Uganda in plan to vaccinate 3 million children against pneumonia

World Pneumonia Day, 12th November
Lung Week: 12-17 November
Ms Mary Musoke of Kampala in Uganda is expecting to have her third born child in late March or early April 2013, making the delivery timely for the newborn to get its Pneumococcal Conjugate Vaccine (PCV), which debuts in the Uganda public health system for free. Due to the high disease rates of the killer invasive pneumococcal disease (pneumonia, septicaemia and meningitis), a major cause of illness and death, now Government is set to introduce PCV as part of the routine immunization schedule.

This will see at least 1,425,995 children including Mary’s baby getting the recommended three doses of PCV by the end of 2013 while 1,509,628 are being targeted in the year 2014. Vaccination of the children will be possible following the GAVI Alliance’s approval of a Uganda Government funding request to the organization last year. The vaccine will be given at 6, 10 and 14 weeks of age.

Introduction of PCV comes at a time when the recently released 2011 Uganda Demographic and Health Survey (UDHS) shows that although improvements have been registered, neonatal, infant and under five mortality remain high and way out of reach for the 2015 target of achieving Millennium Development Goal No. 4 of reducing child mortality. The UDHS shows that one in every 19 Ugandan children dies before the first birthday, and one in every 11 children dies before the fifth birthday.

It further shows that:  “Infant mortality declined from 88 deaths to 54 deaths per 1,000 live births between the 2000-01 UDHS and the 2011 UDHS. Under-5 mortality from 152 deaths per 1,000 live births to 90 deaths per 1,000 live births between the two survey periods. Childhood mortality is higher in rural areas than in urban areas. The mortality rates were lowest in Kampala.  The neonatal and post neonatal mortality rates were 27 deaths per 1,000 live births, each.”

Ministry of Health records show that Pneumonia, which annually kills 39,000 children under 5 years (representing 21 percent of mortality), occupies top slot among pneumococcal disease. A total 1.8 million episodes of Pneumonia are estimated to occur every year, out of which a proportion of only 47 percent (846,000) receive treatment.

In the new initiative, “Government co-financing will involve contribution of US$ 0.20 per dose, per year. This translates in US $1,980,000 for 2013 and US$ 1,014,000 for 2014. In 2013 GAVI will contribute US$ 21,235,500 and US$ 17,971,000 in 2014.”

If the anticipated 92 percent coverage of the pneumococcal vaccination programme is achieved by the end of 2014, Shs 2.6 billion would be saved in direct medical costs. Similarly, nearly 11,000 lives of children under 5 years would be saved with this kind of intervention.

But not all lives can be saved due to the presence of non-vaccine pneumococcal serotypes, and as commemoration of World Pneumonia Day takes place today (November 12) and the Lung Week (12-17 November), the International Union against Tuberculosis and Lung Disease (The Union), said in a statement released Friday that more needs to be done beyond vaccination.

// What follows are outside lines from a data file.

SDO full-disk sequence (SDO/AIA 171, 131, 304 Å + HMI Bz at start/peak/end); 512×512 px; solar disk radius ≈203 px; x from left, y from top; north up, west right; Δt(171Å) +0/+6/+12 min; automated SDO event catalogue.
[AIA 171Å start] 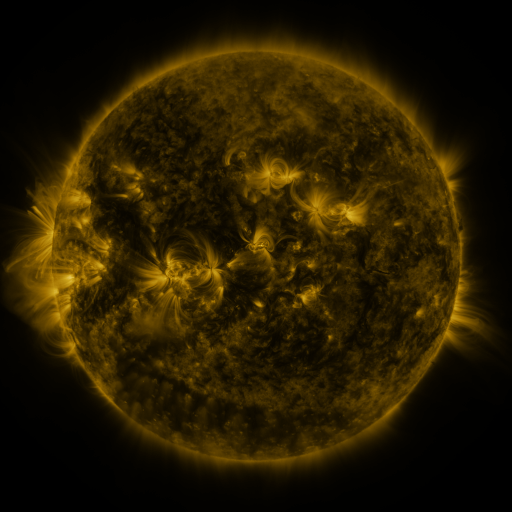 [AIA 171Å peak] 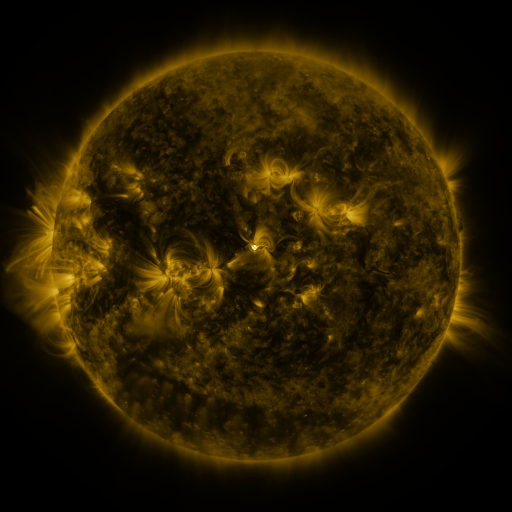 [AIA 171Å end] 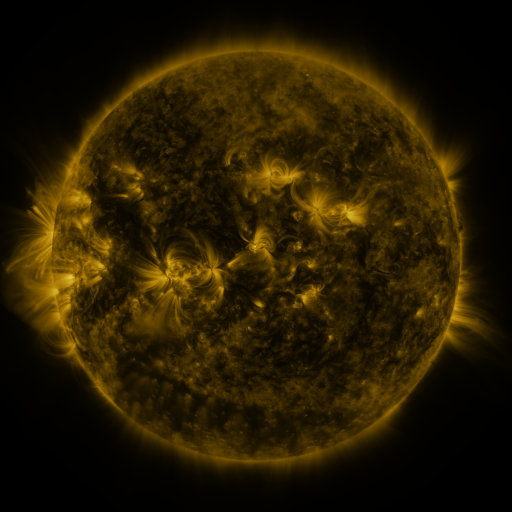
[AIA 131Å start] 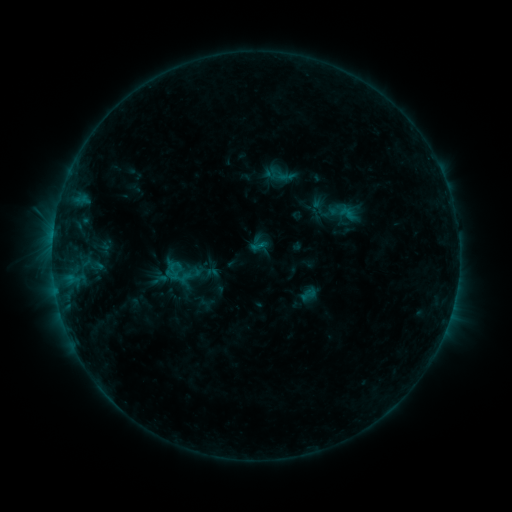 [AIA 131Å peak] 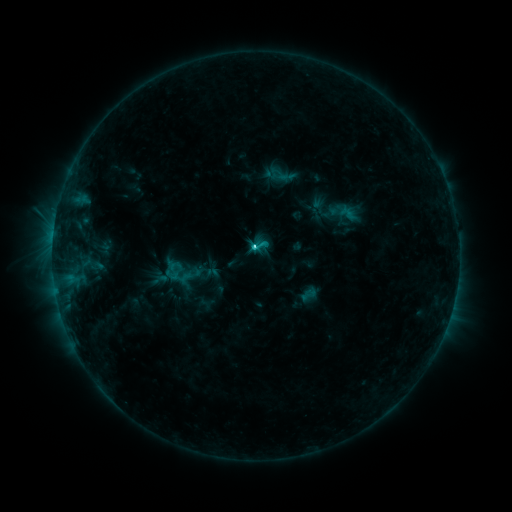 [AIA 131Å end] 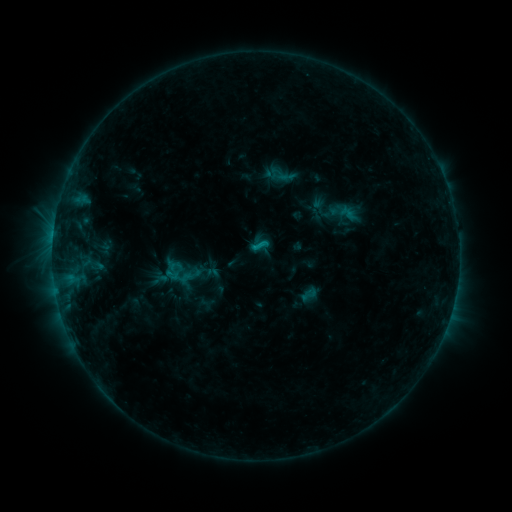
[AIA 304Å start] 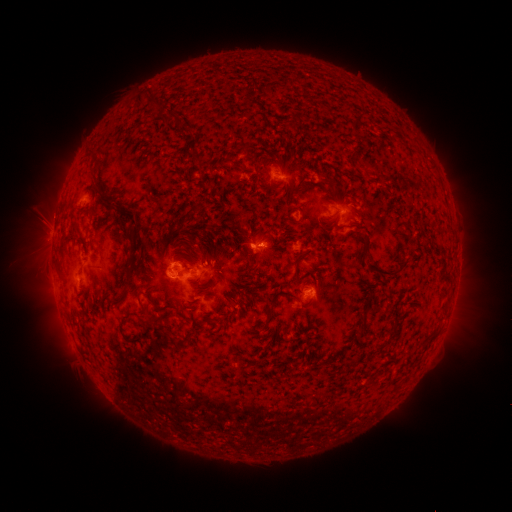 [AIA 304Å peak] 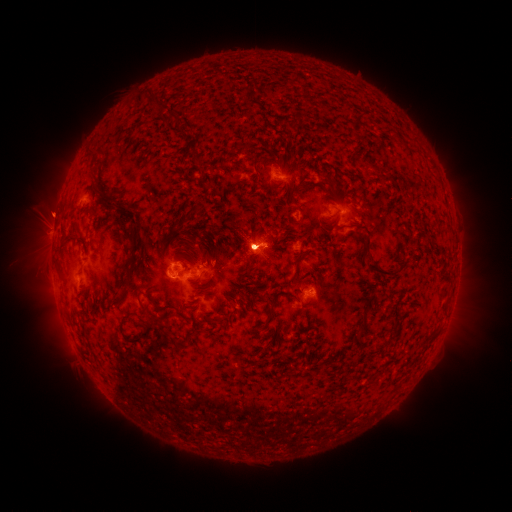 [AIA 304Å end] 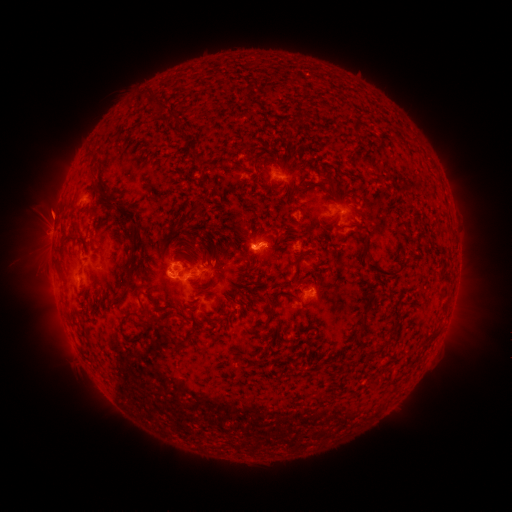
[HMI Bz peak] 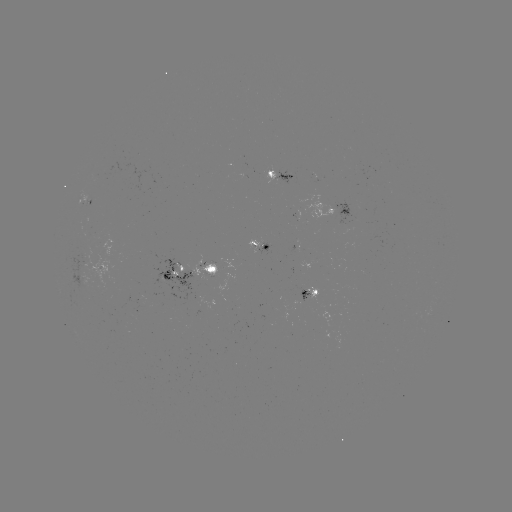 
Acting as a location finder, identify C2.4 flare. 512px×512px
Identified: (252, 246).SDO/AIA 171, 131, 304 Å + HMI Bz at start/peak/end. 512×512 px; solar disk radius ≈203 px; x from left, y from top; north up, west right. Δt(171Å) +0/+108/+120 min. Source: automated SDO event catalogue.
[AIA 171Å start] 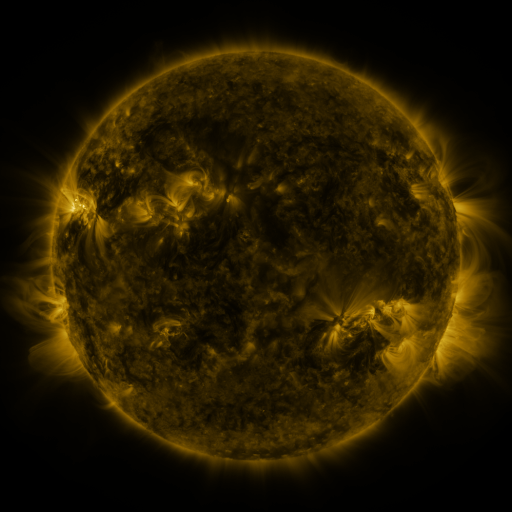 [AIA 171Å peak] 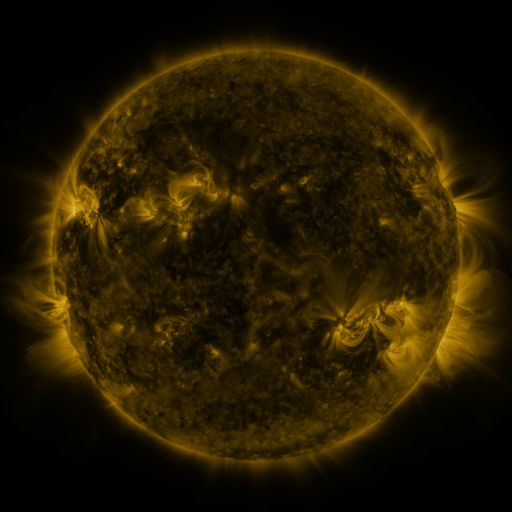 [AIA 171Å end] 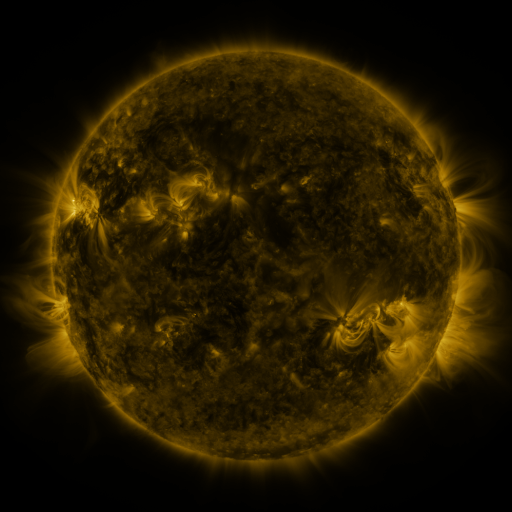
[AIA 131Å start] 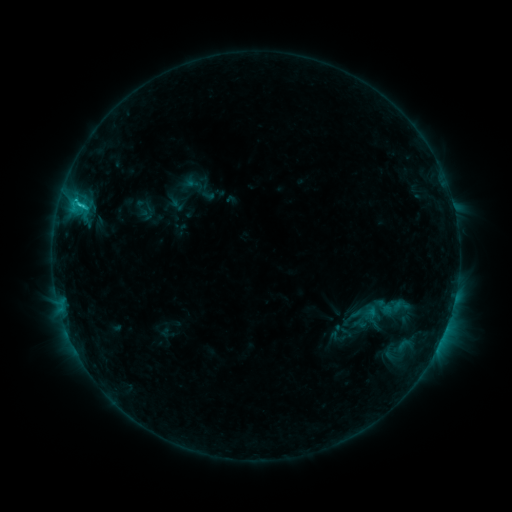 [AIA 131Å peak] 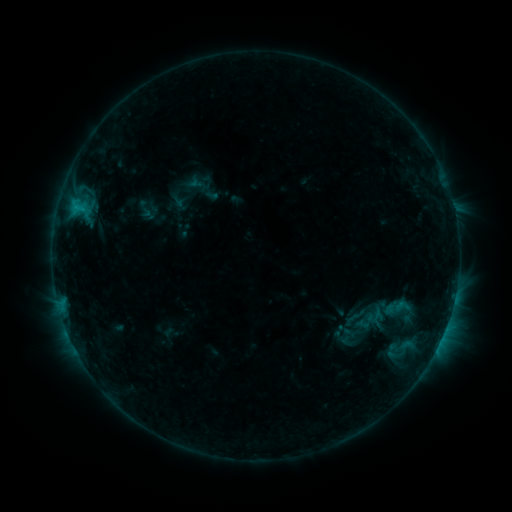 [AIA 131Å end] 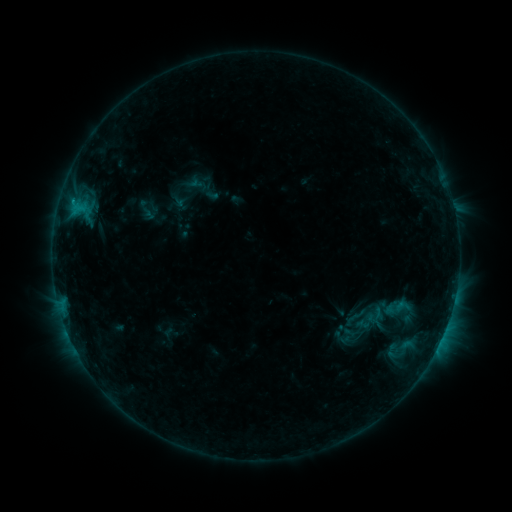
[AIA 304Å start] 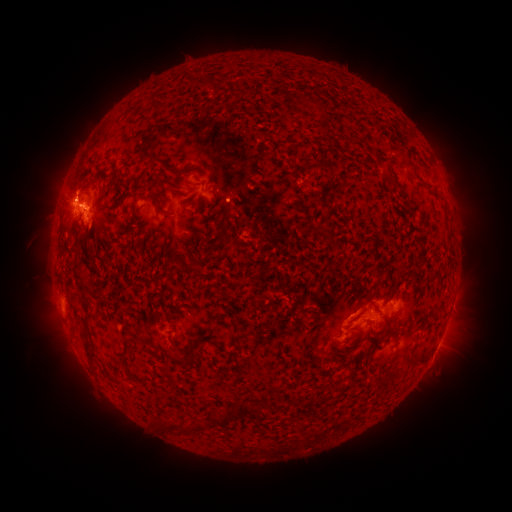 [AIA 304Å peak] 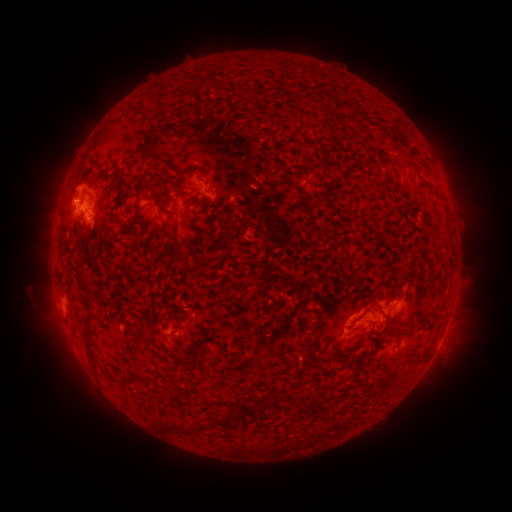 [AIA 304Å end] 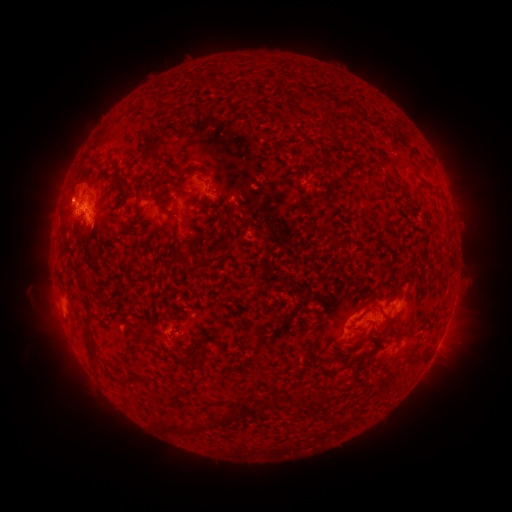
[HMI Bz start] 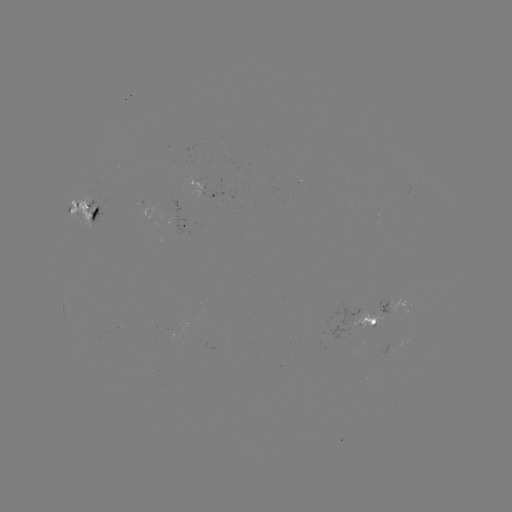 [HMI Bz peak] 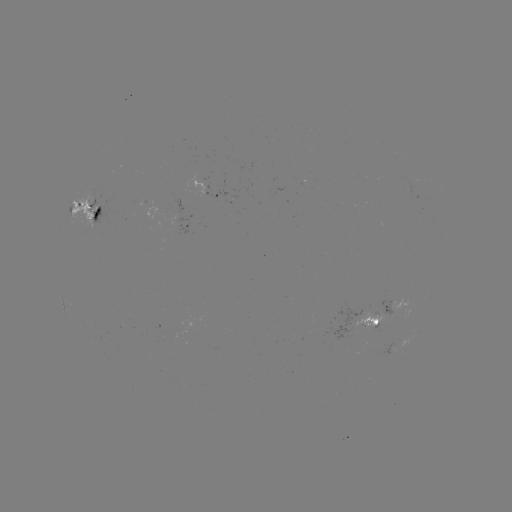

“Pneumococcal vaccine is an important intervention that is already in use and highly effective in resource-rich settings - and it has great potential in high child-mortality settings too. However, tackling pneumonia is a complex issue that requires a more comprehensive approach than a single vaccine,” so says Dr Stephen Graham of The Union’s Child Lung Health Division, to Citizen News Service - CNS. Dr Graham is also the Chair of the Childhood TB sub-group of the DOTS Expansion Working Group of the Stop TB Partnership.

In order to fully address child pneumonia in all settings, The Union recommends a balanced and comprehensive approach that accentuates other preventive strategies, as well as vaccine. Listed is good nutrition and breastfeeding, reduction in indoor air pollution, hand washing and improved case management.

“Curative interventions include addressing the rising rates of bacterial resistance; models of community care; the role of zinc; focus on the needs of high-risk patients, such as those who are malnourished or HIV-infected and infants; as well as wider availability of oxygen therapy and other methods of respiratory support.”

Uganda and other resource limited countries, as observed by Dr Graham, still have a challenge of addressing other drivers of Child Pneumonia. Again, looking at Uganda’s Demographic and Health Survey, all is not well. Thirty three percent of the children are stunted due to poor nutrition. It (UDHS) further shows that most fatal cases are happening in rural areas where almost 100 percent of lighting and cooking activities cause indoor air pollution and health services are severely underfunded.

Management of cases has been an uphill task in Uganda where the surveillance system has demonstrated intermediate resistance of some vaccine serotypes to the cheaper penicillin but susceptible to cefotaxime, a more expensive antibiotic, which is way out of reach for many families. Yet funding to the health sector has remained at an average 9 percent of the GDP for several years making it hard for many impoverished families to access vital medicines.

To this, while administration PCV is anticipated to be successful, it remains to be seen if Government, not known to easily take up donor supported projects when funding winds up, will continue with the programme after 2014.